## [Task]
Reproduce every one of the items below verbatim, changing nothing.
━━ Input material ━━
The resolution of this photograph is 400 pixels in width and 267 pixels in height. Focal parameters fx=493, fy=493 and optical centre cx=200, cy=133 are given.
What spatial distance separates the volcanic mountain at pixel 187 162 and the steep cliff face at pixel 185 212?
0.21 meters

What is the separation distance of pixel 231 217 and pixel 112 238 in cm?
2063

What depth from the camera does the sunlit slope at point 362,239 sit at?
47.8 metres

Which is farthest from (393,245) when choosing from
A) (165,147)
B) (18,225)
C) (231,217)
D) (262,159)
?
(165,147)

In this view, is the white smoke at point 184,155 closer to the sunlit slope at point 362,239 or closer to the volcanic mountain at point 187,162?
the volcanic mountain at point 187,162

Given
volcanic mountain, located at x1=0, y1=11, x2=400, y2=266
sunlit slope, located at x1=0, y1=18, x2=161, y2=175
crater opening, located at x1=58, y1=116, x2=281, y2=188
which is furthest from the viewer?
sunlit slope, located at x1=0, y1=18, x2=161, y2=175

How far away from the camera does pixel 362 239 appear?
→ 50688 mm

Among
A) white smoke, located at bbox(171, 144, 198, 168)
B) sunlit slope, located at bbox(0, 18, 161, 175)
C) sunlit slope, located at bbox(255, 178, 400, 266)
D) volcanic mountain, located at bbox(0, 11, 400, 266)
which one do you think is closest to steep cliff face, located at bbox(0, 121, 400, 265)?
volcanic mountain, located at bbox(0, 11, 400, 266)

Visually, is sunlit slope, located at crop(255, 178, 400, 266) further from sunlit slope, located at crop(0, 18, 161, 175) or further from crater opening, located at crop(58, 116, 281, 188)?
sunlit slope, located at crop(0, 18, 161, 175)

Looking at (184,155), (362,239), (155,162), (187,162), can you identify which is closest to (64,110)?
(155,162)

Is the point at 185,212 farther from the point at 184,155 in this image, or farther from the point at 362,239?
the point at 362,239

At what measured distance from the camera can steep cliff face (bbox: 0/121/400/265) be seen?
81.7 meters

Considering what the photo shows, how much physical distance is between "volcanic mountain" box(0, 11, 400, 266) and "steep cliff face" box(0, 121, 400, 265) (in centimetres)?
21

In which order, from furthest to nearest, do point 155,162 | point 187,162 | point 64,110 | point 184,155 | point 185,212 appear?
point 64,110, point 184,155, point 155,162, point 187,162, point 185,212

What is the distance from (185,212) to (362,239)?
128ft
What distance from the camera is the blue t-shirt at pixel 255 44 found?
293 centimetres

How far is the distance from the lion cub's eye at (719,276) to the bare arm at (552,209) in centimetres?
━━━
## [Answer to this exercise]
The resolution of this photograph is 400 pixels in width and 267 pixels in height. Focal parameters fx=493, fy=493 and optical centre cx=200, cy=133 are given.
What spatial distance separates the volcanic mountain at pixel 187 162 and the steep cliff face at pixel 185 212?
0.21 meters

What is the separation distance of pixel 231 217 and pixel 112 238 in cm?
2063

What depth from the camera does the sunlit slope at point 362,239 sit at?
47.8 metres

Which is farthest from (393,245) when choosing from
A) (165,147)
B) (18,225)
C) (231,217)
D) (262,159)
?
(165,147)

In this view, is the white smoke at point 184,155 closer to the sunlit slope at point 362,239 or closer to the volcanic mountain at point 187,162?
the volcanic mountain at point 187,162

Given
volcanic mountain, located at x1=0, y1=11, x2=400, y2=266
sunlit slope, located at x1=0, y1=18, x2=161, y2=175
crater opening, located at x1=58, y1=116, x2=281, y2=188
which is furthest from the viewer?
sunlit slope, located at x1=0, y1=18, x2=161, y2=175

How far away from the camera does pixel 362 239 appear?
→ 50688 mm

Among
A) white smoke, located at bbox(171, 144, 198, 168)
B) sunlit slope, located at bbox(0, 18, 161, 175)
C) sunlit slope, located at bbox(255, 178, 400, 266)
D) volcanic mountain, located at bbox(0, 11, 400, 266)
which one do you think is closest to steep cliff face, located at bbox(0, 121, 400, 265)?
volcanic mountain, located at bbox(0, 11, 400, 266)

Visually, is sunlit slope, located at crop(255, 178, 400, 266) further from sunlit slope, located at crop(0, 18, 161, 175) or further from crater opening, located at crop(58, 116, 281, 188)?
sunlit slope, located at crop(0, 18, 161, 175)

Looking at (184,155), (362,239), (155,162), (187,162), can you identify which is closest to (64,110)?
(155,162)

Is the point at 185,212 farther from the point at 184,155 in this image, or farther from the point at 362,239?
the point at 362,239

At what measured distance from the camera can steep cliff face (bbox: 0/121/400/265) be seen?
81.7 meters

Considering what the photo shows, how much physical distance is between "volcanic mountain" box(0, 11, 400, 266) and "steep cliff face" box(0, 121, 400, 265) (in centimetres)?
21

In which order, from furthest to nearest, do point 155,162 | point 187,162 | point 64,110 | point 184,155 | point 185,212 appear?
point 64,110, point 184,155, point 155,162, point 187,162, point 185,212

What is the distance from (185,212) to (362,239)?
128ft
What distance from the camera is the blue t-shirt at pixel 255 44 found?
293 centimetres

How far is the distance from the lion cub's eye at (719,276) to the bare arm at (552,209) in centimetres?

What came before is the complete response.